Penampilannya selama di Braga ini membawanya ke Swansea City, Liga Primer Inggris. Namun, bukannya menjadi sosok kunci di Swansea, dirinya malah menjadi pesakitan. Ia benar-benar menjadi Si Bebek Buruk Rupa dari deretan para pemain Si Angsa. Masa di Swansea ia habiskan dengan banyak dipinjamkan di OSC Lille, klub Prancis, yang puncaknya berujung kepada Lille yang membeli dirinya dari Swansea pada akhir musim 2015/2016.
Eder pergi dari Swansea dengan gelar Si Bebek Buruk Rupa, mencetak hanya 11 penampilan dan tanpa mencetak shoot sama sekali selama membela Swansea. Ia pun pergi ke Prancis dengan perasaan duka yang cukup mendalam.
Keraguannya yang tidak mencatatkan prestasi sepanjang musim 2015/2016 (yang ia habiskan setengah musim di Swansea dan setengah musim di Lille) membuat Fernando Santos pun sedikit "berjudi" dalam memanggil dirinya ke timnas Portugal untuk Piala Eropa 2016. Apalagi, ditambah catatan buruknya untuk timnas yang kala itu baru mencetak 28 penampilan dan mencetak tiga gol.
Selama gelaran Piala Eropa 2016 pun, ia hanya dimainkan dalam pertandingan melawan Austria dan Islandia. Itu pun sebagai pemain pengganti. Selama babak 16 besar, delapan besar, dan semifinal, ia tidak mengambil bagian penting dan kalah oleh nama-nama mentereng seperti Luis Nani, Cristiano Ronaldo, Raphael Guerrero, dll.

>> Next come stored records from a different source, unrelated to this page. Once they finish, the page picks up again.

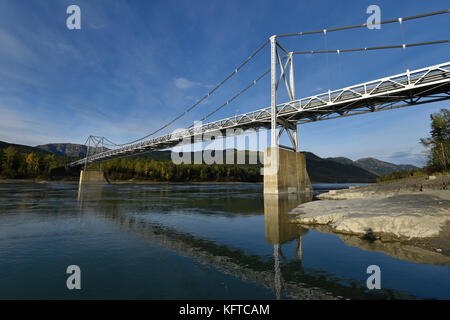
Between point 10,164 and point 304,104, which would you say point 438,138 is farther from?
point 10,164

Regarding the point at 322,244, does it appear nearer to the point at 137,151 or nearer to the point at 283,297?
the point at 283,297

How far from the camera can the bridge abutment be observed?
2789cm

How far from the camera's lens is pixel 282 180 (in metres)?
28.7

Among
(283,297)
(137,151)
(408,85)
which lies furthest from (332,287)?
(137,151)

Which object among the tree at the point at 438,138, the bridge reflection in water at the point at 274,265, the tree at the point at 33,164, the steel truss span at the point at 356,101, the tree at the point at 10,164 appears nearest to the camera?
the bridge reflection in water at the point at 274,265

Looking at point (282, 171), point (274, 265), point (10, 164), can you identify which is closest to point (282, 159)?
point (282, 171)

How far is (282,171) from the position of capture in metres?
29.2

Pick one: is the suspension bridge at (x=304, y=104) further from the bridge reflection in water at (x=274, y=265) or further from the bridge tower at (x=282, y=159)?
the bridge reflection in water at (x=274, y=265)

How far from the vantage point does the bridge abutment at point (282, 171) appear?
27891 millimetres

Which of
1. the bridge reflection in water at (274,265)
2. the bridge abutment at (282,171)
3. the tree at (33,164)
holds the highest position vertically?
the tree at (33,164)

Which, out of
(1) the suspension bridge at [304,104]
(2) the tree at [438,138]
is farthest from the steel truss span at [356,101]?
(2) the tree at [438,138]

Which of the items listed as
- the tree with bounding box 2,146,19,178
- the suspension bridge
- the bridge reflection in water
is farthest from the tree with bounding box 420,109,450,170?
the tree with bounding box 2,146,19,178

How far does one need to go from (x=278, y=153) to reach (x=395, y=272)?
24105 millimetres
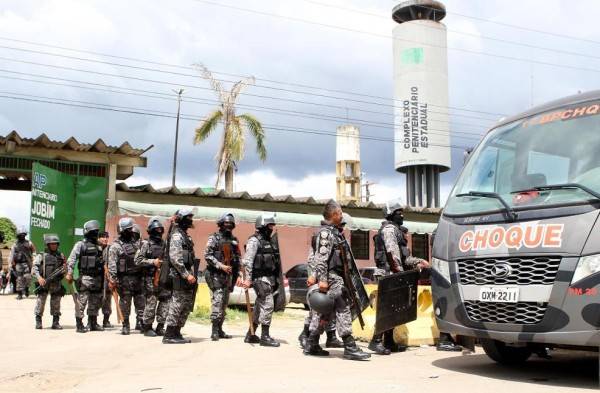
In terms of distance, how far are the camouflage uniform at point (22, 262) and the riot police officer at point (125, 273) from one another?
7.58 meters

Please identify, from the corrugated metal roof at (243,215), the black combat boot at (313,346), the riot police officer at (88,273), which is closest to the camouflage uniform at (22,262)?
the corrugated metal roof at (243,215)

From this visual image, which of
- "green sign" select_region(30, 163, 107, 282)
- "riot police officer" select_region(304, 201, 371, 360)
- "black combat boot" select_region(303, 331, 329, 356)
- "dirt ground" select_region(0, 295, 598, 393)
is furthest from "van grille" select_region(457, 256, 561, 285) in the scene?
"green sign" select_region(30, 163, 107, 282)

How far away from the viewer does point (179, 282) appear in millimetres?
9422

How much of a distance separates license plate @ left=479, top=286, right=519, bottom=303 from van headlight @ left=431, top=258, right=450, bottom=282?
1.53ft

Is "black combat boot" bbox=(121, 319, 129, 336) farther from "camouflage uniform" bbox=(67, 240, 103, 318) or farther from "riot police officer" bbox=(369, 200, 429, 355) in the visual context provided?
"riot police officer" bbox=(369, 200, 429, 355)

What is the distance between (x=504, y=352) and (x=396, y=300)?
1.48 metres

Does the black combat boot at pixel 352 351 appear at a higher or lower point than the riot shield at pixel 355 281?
lower

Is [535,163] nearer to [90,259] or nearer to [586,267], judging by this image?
[586,267]

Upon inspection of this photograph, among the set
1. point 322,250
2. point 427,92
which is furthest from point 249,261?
point 427,92

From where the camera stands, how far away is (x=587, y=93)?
6301 millimetres

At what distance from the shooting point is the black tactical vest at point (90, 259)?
11070 mm

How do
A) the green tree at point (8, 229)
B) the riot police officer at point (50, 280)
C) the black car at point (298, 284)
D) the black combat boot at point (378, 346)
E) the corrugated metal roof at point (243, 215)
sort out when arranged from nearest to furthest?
1. the black combat boot at point (378, 346)
2. the riot police officer at point (50, 280)
3. the black car at point (298, 284)
4. the corrugated metal roof at point (243, 215)
5. the green tree at point (8, 229)

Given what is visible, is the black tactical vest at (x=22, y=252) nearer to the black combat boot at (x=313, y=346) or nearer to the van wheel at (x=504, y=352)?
the black combat boot at (x=313, y=346)

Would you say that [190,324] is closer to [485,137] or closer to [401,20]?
[485,137]
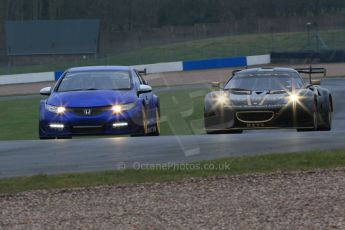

Tapi, semua berubah saat memasuki partai final Piala Eropa 2016.
**
Friedrich Nietzsche pernah berkata bahwa "Apa yang tidak membunuh kita, menjadikan kita lebih kuat". Tampaknya, Eder mengamalkan apa yang Nietzsche ucapkan ini. Meski memang ia jarang mendapatkan kesempatan, namun, itu tidak membuat dirinya terbunuh dan menjadikan dirinya lebih kuat. Hal ini terlihat dalam partai final Piala Eropa 2016.
Ketika kawan-kawannya mengalami kebuntuan dalam mencetak gol, Si Bebek Buruk Rupa ini mulai menunjukkan kepakan sayapnya. Satu kepakan yang ia lakukan, akhirnya berbuah gol ke gawang sang tuan rumah, Prancis, yang membuat Portugal menjadi juara dan mengubah dirinya menjadi seorang "beautiful swan".
"Dulu ia adalah Si Bebek Buruk Rupa. Sekarang, ia sudah berubah menjadi Angsa Cantik. Itulah Eder," aku Fernando Santos.
Tampaknya, suporter Swansea pun akan mengalami sebuah kejutan yang besar. Eder, orang yang dulu tidak mereka kenal sama sekali, sekarang tiba-tiba menjadi pusat perhatian timnas Portugal. Di sisi lain, striker andalan mereka, Bafetimbi Gomis, malah tidak dipanggil oleh timnas Prancis sama sekali.
Sedangkan suporter Lille, mereka akan tetap mengenang Eder sebagai pahlawan. Dirinya pernah membawa Lille dari peringkat ke-15 menjadi peringkat kelima pada musim 2015/2016.
Dan, bagi Eder sendiri, meski kelak nanti orang-orang akan menganggap bahwa apa yang ia dapat ini adalah sebuah keberuntungan, sekarang dirinya sudah mencatatkan diri sebagai pencetak gol dalam laga final Piala Eropa 2016, berbarengan satu prasasti dengan Portugal yang juga sudah mencatatkan diri mereka sebagai seorang juara Eropa.